Minggu, 24 Juni 2018

Batas Desa Tumpang Tindih, Luas Lahan Sulit Didata

Foto: Google
Luas wilayah merupakan aspek penting dalam mengetahui luas dan sebaran tanaman pertanian,  perkebunan, daerah aliran sungai, hutan, pemukiman dan lain-lainnya. Hal ini penting diketahui oleh pemerintah dalam wilayah administrasi bersangkutan. Dengan berpegangan pada data ini, pemerintah terutama dinas terkait dapat menerapkan kebijakan terkait pemanfaatan lahan di wilayahnya. Maka hal tersebut harus didukung dengan data yang sedapat mungkin  tepat dan mendetail. Sebab tanpa akurasi data, eksekusi kebijakan malah salah sasaran.
Untuk memudahkan kegiatan pemetaan serta pendataan lahan, pembagian wilayah menjadi wilayah yang lebih kecil sangat membantu. Dari wilayah kabupaten yang luas, dipecah-pecah lagi menjadi wilayah kecamatan, wilayah desa, dan kemudian wilayah dusun yang lebih kecil. Dengan wilayah yang sudah dipecah-pecah tersebut, pendataan menjadi lebih mudah karena luas lahan yang didata telah menjadi lebih kecil. Identifikasi kepemilikan ataupun pengelolaan lahan pun lebih mudah dilakukan.
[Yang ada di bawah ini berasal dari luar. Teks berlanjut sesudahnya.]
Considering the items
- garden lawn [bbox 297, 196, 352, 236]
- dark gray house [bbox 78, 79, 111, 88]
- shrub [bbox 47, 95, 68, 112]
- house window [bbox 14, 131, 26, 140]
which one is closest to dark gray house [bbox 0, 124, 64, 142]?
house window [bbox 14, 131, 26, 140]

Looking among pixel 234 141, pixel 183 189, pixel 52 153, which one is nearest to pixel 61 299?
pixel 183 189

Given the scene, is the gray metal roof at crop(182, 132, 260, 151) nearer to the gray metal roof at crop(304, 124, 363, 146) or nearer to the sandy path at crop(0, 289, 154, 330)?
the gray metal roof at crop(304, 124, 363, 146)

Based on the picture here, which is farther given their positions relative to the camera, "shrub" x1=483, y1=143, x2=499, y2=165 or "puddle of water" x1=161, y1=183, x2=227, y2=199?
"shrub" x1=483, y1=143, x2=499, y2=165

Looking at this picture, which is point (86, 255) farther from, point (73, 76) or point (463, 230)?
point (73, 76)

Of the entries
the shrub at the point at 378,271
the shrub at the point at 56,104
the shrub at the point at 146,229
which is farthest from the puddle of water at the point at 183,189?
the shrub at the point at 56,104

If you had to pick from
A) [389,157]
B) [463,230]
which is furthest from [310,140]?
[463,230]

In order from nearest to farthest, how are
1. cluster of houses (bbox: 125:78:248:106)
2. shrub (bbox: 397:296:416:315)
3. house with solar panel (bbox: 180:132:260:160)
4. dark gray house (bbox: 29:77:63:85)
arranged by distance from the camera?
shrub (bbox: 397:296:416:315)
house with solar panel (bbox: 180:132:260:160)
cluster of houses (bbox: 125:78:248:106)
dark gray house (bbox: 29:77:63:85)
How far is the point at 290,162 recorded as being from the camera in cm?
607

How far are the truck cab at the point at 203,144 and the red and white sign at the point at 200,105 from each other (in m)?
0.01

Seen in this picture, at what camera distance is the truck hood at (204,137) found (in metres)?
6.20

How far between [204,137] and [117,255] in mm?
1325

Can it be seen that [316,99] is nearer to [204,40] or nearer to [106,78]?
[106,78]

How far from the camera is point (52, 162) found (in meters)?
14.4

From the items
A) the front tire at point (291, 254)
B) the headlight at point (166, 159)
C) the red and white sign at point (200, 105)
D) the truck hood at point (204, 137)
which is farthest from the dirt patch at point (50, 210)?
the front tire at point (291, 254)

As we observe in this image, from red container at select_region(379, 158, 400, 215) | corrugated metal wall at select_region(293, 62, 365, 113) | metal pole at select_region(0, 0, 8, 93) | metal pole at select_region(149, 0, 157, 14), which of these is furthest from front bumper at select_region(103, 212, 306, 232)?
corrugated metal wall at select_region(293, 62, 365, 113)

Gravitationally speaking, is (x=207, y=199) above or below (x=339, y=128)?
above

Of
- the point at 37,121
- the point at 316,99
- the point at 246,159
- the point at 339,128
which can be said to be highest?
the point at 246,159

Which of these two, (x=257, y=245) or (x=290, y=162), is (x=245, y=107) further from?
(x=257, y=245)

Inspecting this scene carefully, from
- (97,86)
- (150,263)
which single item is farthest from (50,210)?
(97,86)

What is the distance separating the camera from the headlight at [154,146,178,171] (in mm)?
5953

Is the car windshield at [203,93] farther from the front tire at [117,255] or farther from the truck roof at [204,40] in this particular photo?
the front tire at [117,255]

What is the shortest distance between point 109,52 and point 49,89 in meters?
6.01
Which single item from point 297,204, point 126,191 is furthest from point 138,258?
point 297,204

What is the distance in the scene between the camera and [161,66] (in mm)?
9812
Bahkan jenis dan produktivitas lahan lebih mudah diperoleh langsung di lapangan.
Persoalan muncul ketika pembagian wilayah menjadi wilayah yang lebih kecil ini belum dilakukan secara baik. Hal ini ditemui di lapangan karena keterbatasan dana, alat, maupun SDM personil  yang terlibat.
Dalam wilayah kecamatan Adonara Barat, batas wilayah desa terutama desa yang baru dimekarkan belum dibuat secara baik. Hal ini berpengaruh terhadap luas wilayah masing-masing desa. Peta maupun luas wilayah di atas kertas ternyata berbeda dengan kondisi riil di lapangan. 
Pada peta sejumlah desa sebelum dimekarkan, batas-batasnya cukup mendetail. Batas tersebut cocok dengan medan/kontur kenampakkan alam yang ada, baik berupa gunung, sungai dan laut. Tetapi pada peta baru dimana terjadi pemekaran beberapa desa, batas yang dibuat tampak masih asal-asalan.
Ambil contoh pada desa Waitukan. Menilik pada peta, wilayah desa Waitukan hanya terdiri dari hutan. Tidak ada perkampungan. Sementara wilayah kampung Duatukan dan Waitenepang malah masuk dalam wilayah desa Duwanur. Begitu pula untuk desa Homa. Wilayah desa ini pada peta malah meluas sampai ke Waiwadan. SDK Waiwadan dan dusun tiga Waiwadan tercakup dalam wilayah desa Homa.
Sementara di desa Watobaya, luas wilayah salah satu dusun malah tidak terhitung. Dusun Lewohele masih masuk dalam wilayah desa Baya di kecamatan Adonara Tengah. Sebaliknya, sejumlah pemukiman dan lapangan desa Kokotobo justru masuk dalam wilayah desa Watobaya. Dari sini dapat disimpulkan bahwa bukan hanya wilayah desa yang belum tepat, wilayah kecamatan pun masih tumpang tindih (lihat contoh peta di sini).
Memang, dalam pengukuran maupun pembuatan peta dikenal kesalahan ukur yang bisa ditolerir. Ini terjadi karena faktor pengukur dan ketelitian alat ukur. Tetapi kesalahan tersebut masih bisa diterima kalau dalam rentang puluhan hektar. Jika kesalahan mencapai ratusan hektar, ini bisa menjadi masalah.
Adagium pemerintah selalu benar ala orde baru tampaknya tidak bisa lagi berlaku di jaman ini. Di jaman ini, pengetahuan dan informasi tidak hanya datang dari satu sumber. Informasi dapat diperoleh dari mana saja, tidak harus dari pemerintah.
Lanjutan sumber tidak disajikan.